Le Putsch d'Alger du 21 avril 1961. Cette tentative de coup d'état de 4 généraux et de militaires de carrière de l'armée française en Algérie est menée en réaction à la politique du président de Gaulle considérée comme une politique d'abandon de l'Algérie française. La CIA a-t-elle joué un rôle ?

Les 4 généraux rebelles (de g. à d., André Zeller, Edmond Jouhaud, Raoul Salan et Maurice Challe) à la fin de l'insurrection (Putsch d'Alger), 26 avril 1961.
Les 4 généraux rebelles (de g. à d., André Zeller, Edmond Jouhaud, Raoul Salan et Maurice Challe) à la fin de l'insurrection (Putsch d'Alger), 26 avril 1961. © Getty / Keystone France

Le président Charles de Gaulle était la bête noire des Américains, on le sait.

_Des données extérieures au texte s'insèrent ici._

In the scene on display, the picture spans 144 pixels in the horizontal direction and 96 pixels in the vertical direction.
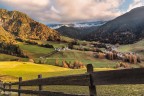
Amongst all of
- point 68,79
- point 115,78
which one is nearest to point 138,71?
point 115,78

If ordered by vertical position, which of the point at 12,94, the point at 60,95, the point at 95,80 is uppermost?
the point at 95,80

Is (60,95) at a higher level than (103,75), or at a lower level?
lower

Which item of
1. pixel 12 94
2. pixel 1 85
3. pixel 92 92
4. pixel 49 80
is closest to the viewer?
pixel 92 92

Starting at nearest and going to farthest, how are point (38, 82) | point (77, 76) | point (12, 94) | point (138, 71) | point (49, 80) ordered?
point (138, 71), point (77, 76), point (49, 80), point (38, 82), point (12, 94)

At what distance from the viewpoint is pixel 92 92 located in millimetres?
10383

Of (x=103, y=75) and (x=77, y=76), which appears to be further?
(x=77, y=76)

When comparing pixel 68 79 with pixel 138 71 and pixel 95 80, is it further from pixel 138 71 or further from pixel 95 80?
pixel 138 71

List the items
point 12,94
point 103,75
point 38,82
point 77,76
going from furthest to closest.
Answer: point 12,94 → point 38,82 → point 77,76 → point 103,75

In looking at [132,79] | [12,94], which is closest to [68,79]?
[132,79]

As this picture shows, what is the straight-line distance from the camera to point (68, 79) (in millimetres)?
12047

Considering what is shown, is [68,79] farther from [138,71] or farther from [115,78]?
[138,71]

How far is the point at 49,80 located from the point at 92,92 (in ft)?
13.9

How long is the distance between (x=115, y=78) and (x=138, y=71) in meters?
0.99

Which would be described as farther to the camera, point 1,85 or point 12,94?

Il provoque leur incompréhension, voire leur hostilité, ce qui a exacerbé la tension entre nos deux pays.

Une question reste encore sans réponse : En 1961, les généraux putschistes d'Alger, ce quarteron de généraux, comme disait de Gaulle avec mépris, ont-ils été encouragés et soutenus par Washington ?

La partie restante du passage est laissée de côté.